For now, though, the image sensor does a good job, with great standard colors, so despite the ability to apply a profile to Log I found myself perfectly happy using the camera defaults. The subject tracking was quick and responsive. Focusing can be close enough to make this a good vlogging device too – unlike some action cameras.

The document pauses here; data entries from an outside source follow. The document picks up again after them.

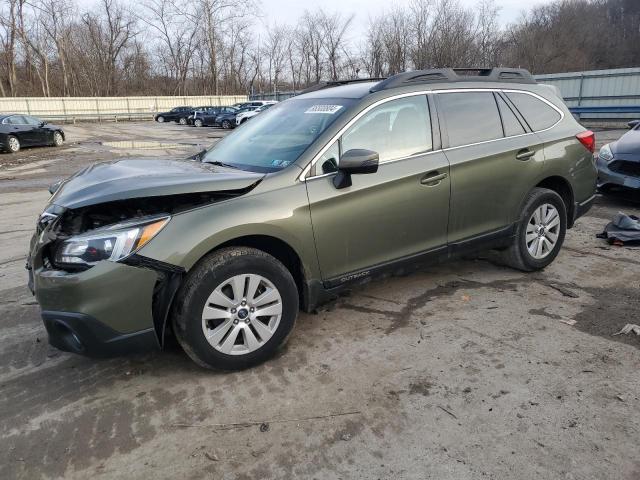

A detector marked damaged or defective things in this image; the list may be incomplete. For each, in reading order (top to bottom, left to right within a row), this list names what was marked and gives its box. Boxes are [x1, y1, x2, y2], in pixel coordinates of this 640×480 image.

crumpled hood [608, 129, 640, 156]
crumpled hood [47, 158, 262, 209]
damaged front bumper [29, 232, 184, 356]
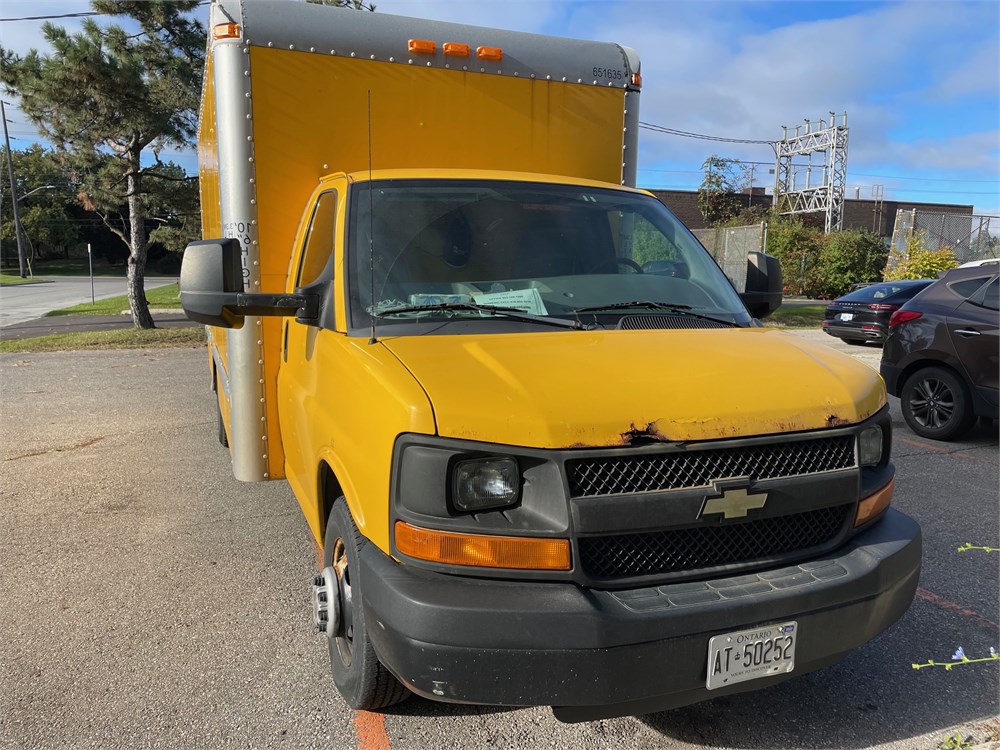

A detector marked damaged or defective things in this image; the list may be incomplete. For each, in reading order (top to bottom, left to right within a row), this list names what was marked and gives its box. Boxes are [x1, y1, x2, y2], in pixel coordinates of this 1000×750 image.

rusted hood [378, 328, 888, 446]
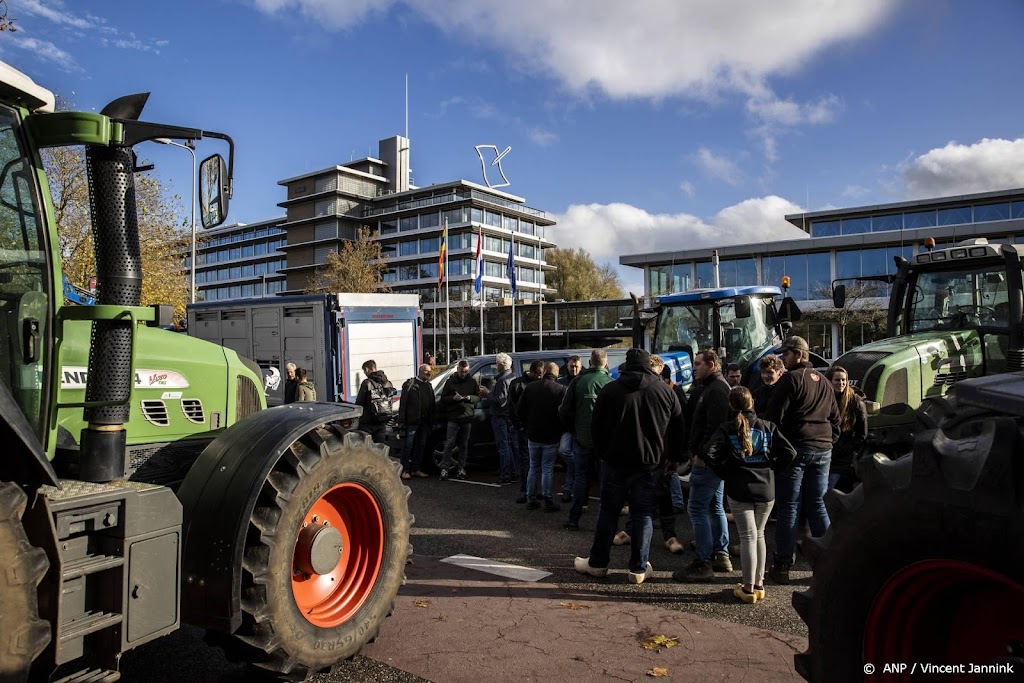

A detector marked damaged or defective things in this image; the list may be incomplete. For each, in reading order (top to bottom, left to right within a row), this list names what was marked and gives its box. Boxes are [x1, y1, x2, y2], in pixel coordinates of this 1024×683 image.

cracked asphalt [121, 462, 806, 679]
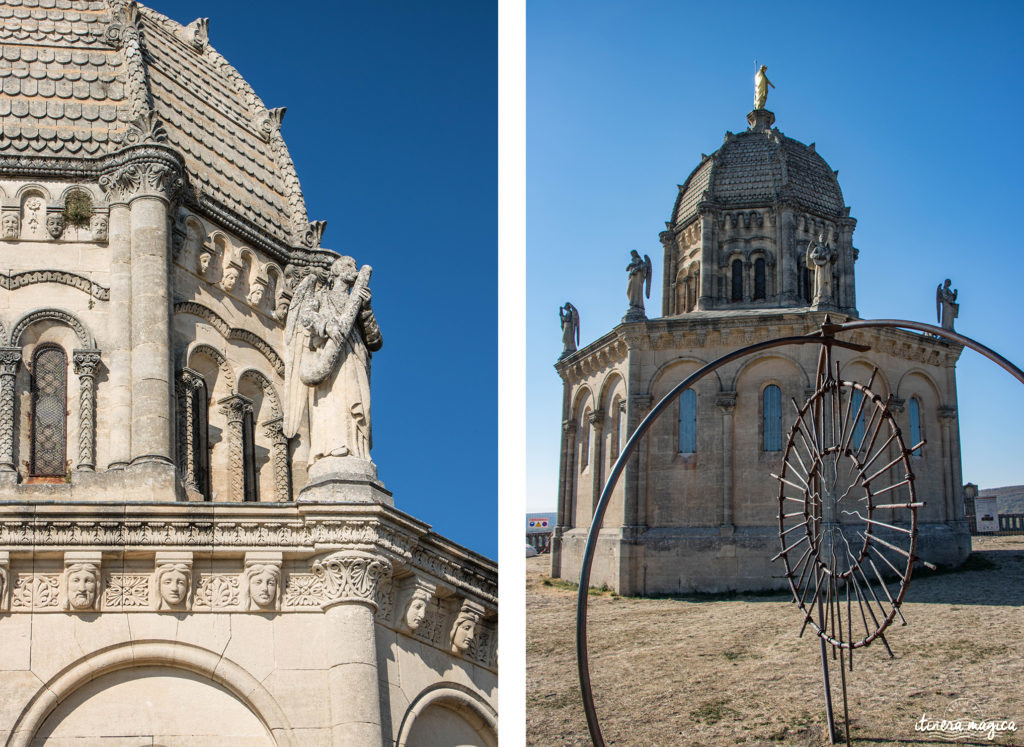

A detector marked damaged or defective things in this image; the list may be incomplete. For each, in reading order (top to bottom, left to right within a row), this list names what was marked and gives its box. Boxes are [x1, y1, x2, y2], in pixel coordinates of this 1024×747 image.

rusted metal sculpture [573, 315, 1024, 745]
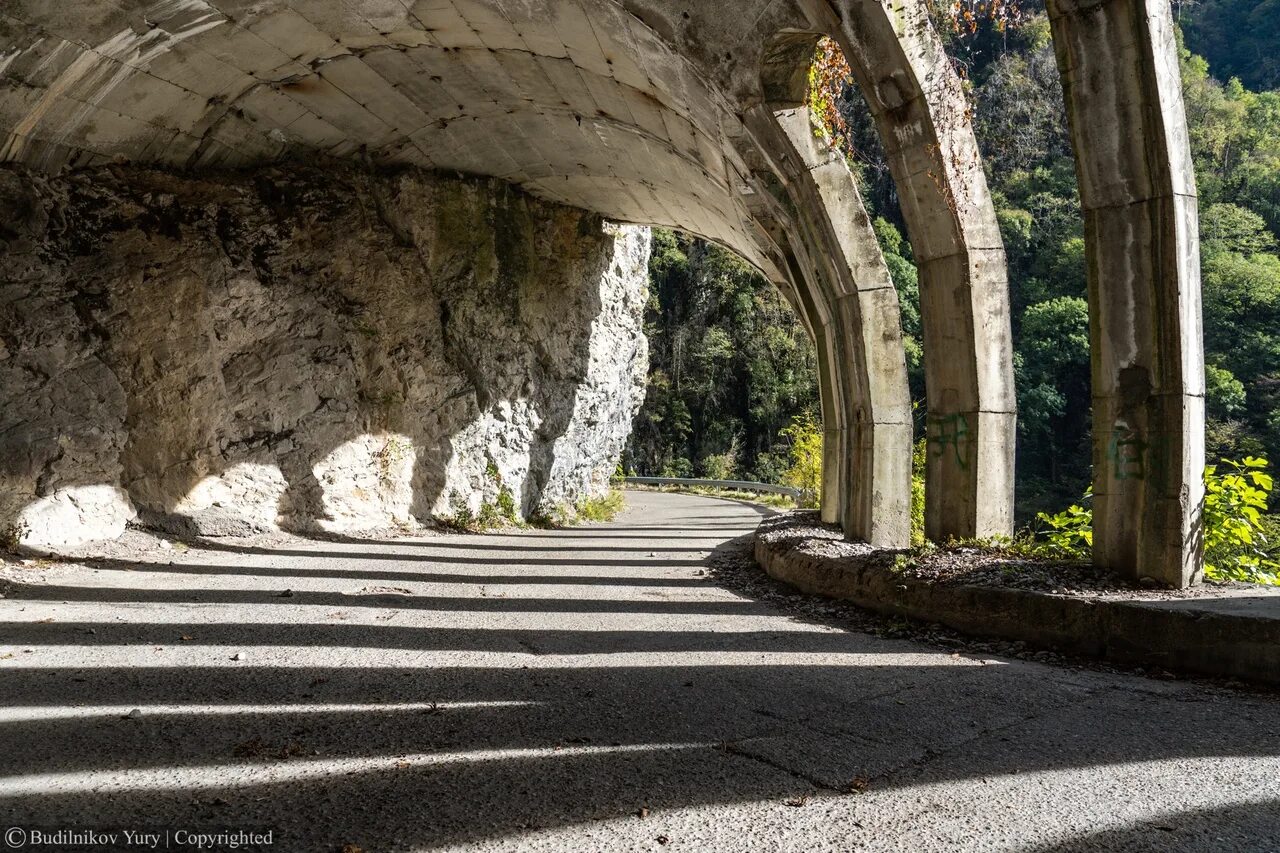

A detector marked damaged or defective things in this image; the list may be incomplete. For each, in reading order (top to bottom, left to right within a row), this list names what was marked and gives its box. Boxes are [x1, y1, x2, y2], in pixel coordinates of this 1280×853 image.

cracked asphalt [2, 489, 1280, 845]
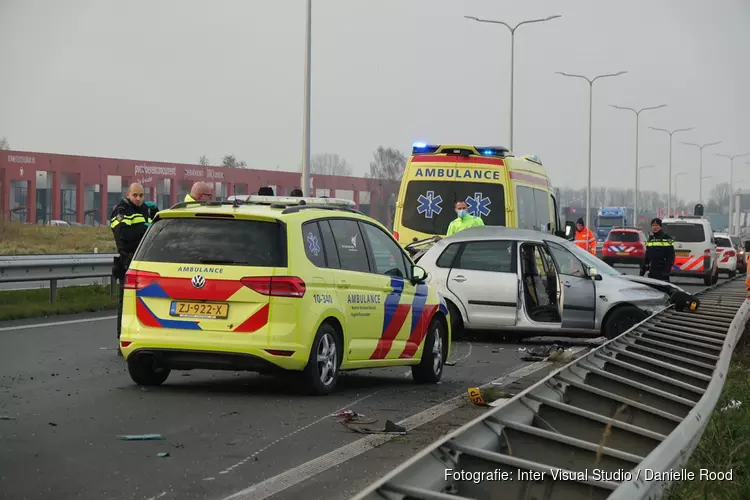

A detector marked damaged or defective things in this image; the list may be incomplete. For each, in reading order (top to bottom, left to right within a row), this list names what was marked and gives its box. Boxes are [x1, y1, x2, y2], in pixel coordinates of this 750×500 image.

silver damaged car [414, 227, 692, 340]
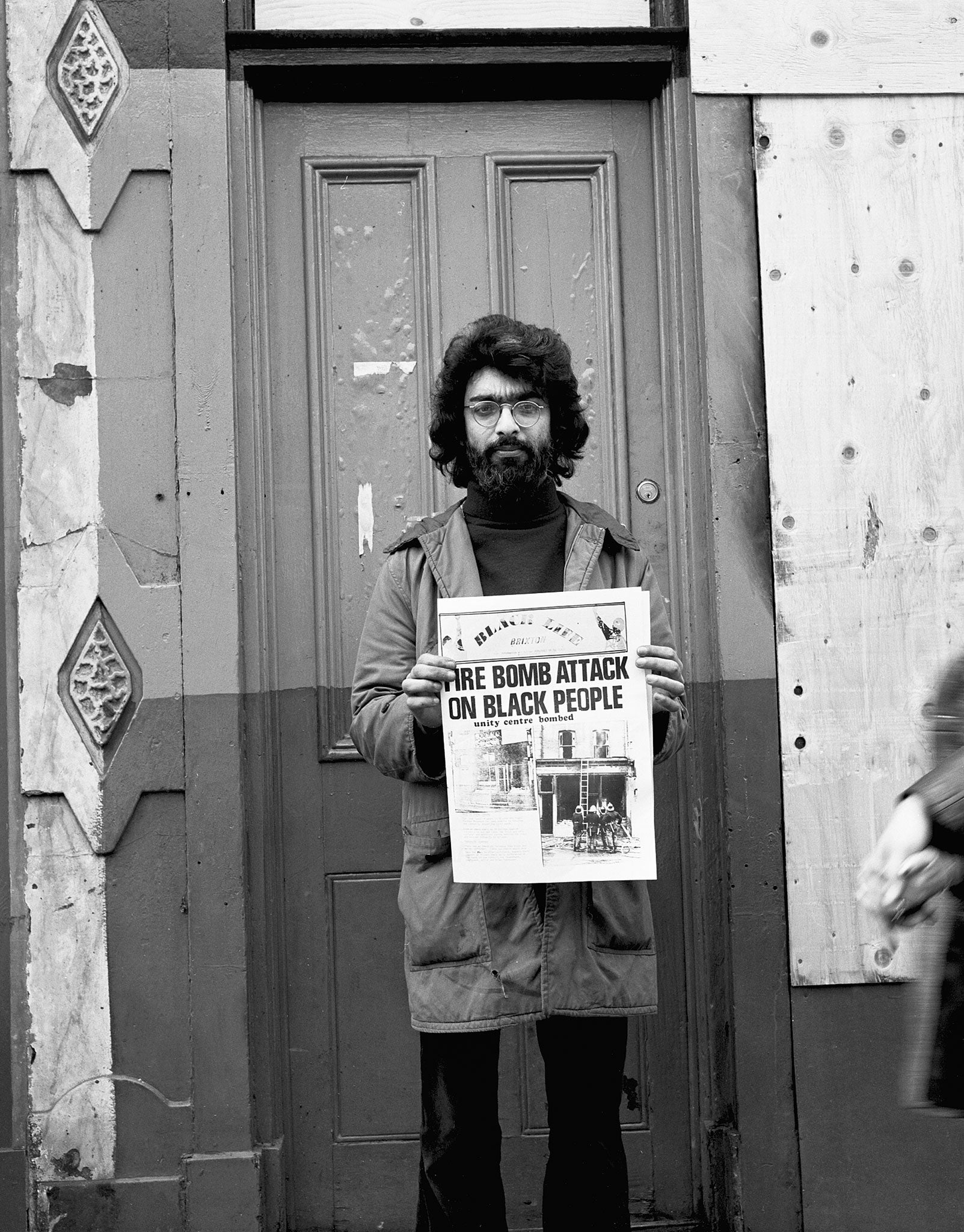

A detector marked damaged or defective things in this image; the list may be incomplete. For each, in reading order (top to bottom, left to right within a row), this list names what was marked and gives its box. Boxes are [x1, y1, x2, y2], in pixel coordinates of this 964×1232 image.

paint peeling on door [359, 482, 374, 556]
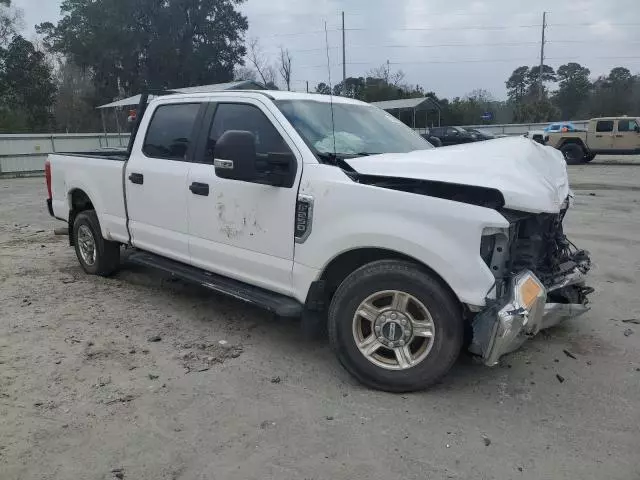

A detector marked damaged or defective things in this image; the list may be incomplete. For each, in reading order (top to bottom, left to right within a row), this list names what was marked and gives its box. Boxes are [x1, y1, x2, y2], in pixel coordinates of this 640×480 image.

crumpled hood [344, 136, 568, 213]
damaged front end [468, 197, 592, 366]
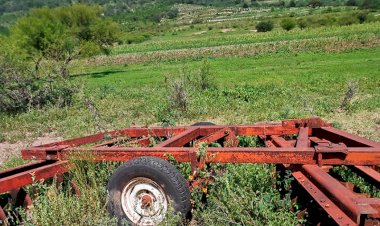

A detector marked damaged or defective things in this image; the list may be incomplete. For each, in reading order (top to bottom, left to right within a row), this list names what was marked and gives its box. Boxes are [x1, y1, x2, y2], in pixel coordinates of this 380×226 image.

rusted metal surface [0, 117, 380, 225]
rusty red trailer frame [0, 118, 380, 226]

So, this camera comes along in a category DJI has defined and gets everything right. It doesn't make a huge leap forward, so it might not make much sense on an upgrade list for Pocket 3 owners, but for anyone else, the brilliant smoothing is hard to argue and given the price is still well below full-frame vlogging cameras, this seems a natural first choice.

Features
★★★★★

With 10-Bit video recording, generous built-in storage, simple microphone connection, and so much more this can feel like a mobile TV studio for the post-TV generation.

Design
★★★★★

So long as you accept that a protruding, mototrized camera is a bit of a risk, this design has a lot to mitigate it and a lot to help ease of use.

Performance
★★★★

Low-light performance, slow-mo and other imaging is striking given the size of the camera. Perhaps only slow smooth pans give away the tech.

Value
★★★★

This is not the cheapest of technologies, but it does offer flexibility which might save money so long as you're not proposing the kind of risk that a traditional action cam devotee might!